- [PAGE EXTRACT]:
How Do Solar Panels Produce Electricity?

Solar Panel Production Demystified

The process of generating solar energy can be a slightly mysterious topic to some. Have no worries, we are here to make it easy for you to learn how solar panels produce electricity.

The Basic Solar Components

The first step in knowing how solar panels work is to understand how they’re made. Many of them use silicon as a go-to material, one of the most common elements found on our planet. Since creating silicon crystals of suitable quality is a difficult and expensive process, home-solar electric systems are usually built from similar, but less expensive materials¹. Like copper, indium, gallium, and selenide (CIGS); which aren’t as efficient as high-quality silicon, yet still, provide adequate amounts of power –– at a reasonable cost –– for most residential needs. It’s a value win!

During manufacturing, small amounts of other elements are introduced to alter the electrical charges of the silicon atoms. This results in strips of negative (n-type) silicon, which has an extra electron; and positive (p-type) silicon, which is missing one electron. Don’t feel bad for this last guy, though. When sandwiched together, these two types of silicon form a photovoltaic cell –– and when multiple photovoltaic cells are placed under glass simultaneously, they give us the cool solar panels we see atop buildings today. That’s what we call good teamwork.

Inside each solar panel, there’s a conductive metal plate connected to wires that lead to a fused array combiner. A device is used to collect energy through an inverter, where the energy’s natural-direct electrical current is changed to the alternating electrical current required to power human-made structures. Yup, just like your lovely home.

Transforming Solar Power Into Electricity

Sunlight is a form of energy consisting of invisible particles called photons, that have energy, but zero rest mass. Maybe laying off the coffee for a few days would help. When photons come in contact with other particles, energy expands in several ways depending on the kind of atoms they touch. Most times, heat is generated when this happens. Like Paris would say, “That’s hot!”

On the other hand, electricity is produced when electrons circle atoms², the reasoning behind why photovoltaic cells contain materials with different electrical charges. See, when the Sun hits a silicon crystal, the electrons inside of it begin to jump up and down. And eventually, some of them become so charged up, they break free and move more freely. The n-type silicon electrons seek out the ones in p-type silicon to replace the missing electrons within their atoms — producing an electrical current from the motion of these electrons. 

The amazing semiconductor qualities of silicon (and comparable materials) make it possible to sustain constant electron imbalances. Meaning, a steady supply of solar electricity is going to be at hand every time the photons hit the solar panels — a current collected by wires and carried throughout the system. That wasn’t too complicated, right?

- [QUESTIONS TO ANSWER]:
- A) Return the passage of the solar panel article from "During manufacturing, small" to "call good teamwork.", copied word for word.
- B) Write the next part of the article on how solar panels produce electricity, picking up after its final sentence.

- [DATA BLOCK]:
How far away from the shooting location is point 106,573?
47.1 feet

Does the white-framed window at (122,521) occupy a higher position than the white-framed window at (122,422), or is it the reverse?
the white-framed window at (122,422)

- [ANSWERS TO THE EXERCISES]:
- A)
During manufacturing, small amounts of other elements are introduced to alter the electrical charges of the silicon atoms. This results in strips of negative (n-type) silicon, which has an extra electron; and positive (p-type) silicon, which is missing one electron. Don’t feel bad for this last guy, though. When sandwiched together, these two types of silicon form a photovoltaic cell –– and when multiple photovoltaic cells are placed under glass simultaneously, they give us the cool solar panels we see atop buildings today. That’s what we call good teamwork.

- B)
4 Factors That Mess with Solar Electricity Production

You’ve solved the solar-energy-production puzzle. Yay! Now, it’s important to be aware of the factors that must be carefully considered before, during and after the design and installation of any solar system. Here are the infamous four:

1. Shade: You may already know this, but shaded solar panels³ won’t produce the same amount of energy as those in direct sunlight. So, if your roof is sun-deprived by un-trimmable trees or non-removable elements; solar may not be the best solution for you. At Sunrun, we offer effective solutions to help prevent excessive performance loss. We can leave the shady characters for a new Netflix series. Don’t you agree?

2. Seasonality: Like the weather, solar energy production varies day-by-day and month-to-month. A cloudy, winter day⁴ won’t be as productive as a sunny, summer one; the important thing here is to focus on the year-round sunny picture. For example, snow can sometimes reflect light and improve PV performance. So in reality, a cold month will only become a solar antagonist if the panels are covered with slush. If Frosty the Snowman comes, he will be asked to leave. Sorry, not sorry.

3. Tilt: Unlike a pinball machine, solar panels can benefit from a good tilting. The location, the direction your home is facing⁵, and even your roof’s pitch, have a deep effect on how a system works. Ideally, solar panels should be at the same angle as the latitude where they’re mounted — and pitches between 30-45 degrees usually work well in most scenarios. Happiness is a matter of perspective, indeed.

4. Azimuth: The azimuth angle⁶ is the compass direction from where the sunlight is coming. At solar noon, the Sun’s light comes from the south in the Northern Hemisphere and from the north in the Southern Hemisphere. A wrong azimuth angle could reduce the energy output of a solar PV up to 35%. Quite a lot! Luckily, our system designers tend to use an azimuth of either zero or facing the Equator to avoid any issues. We’re proud to have nerds on our team.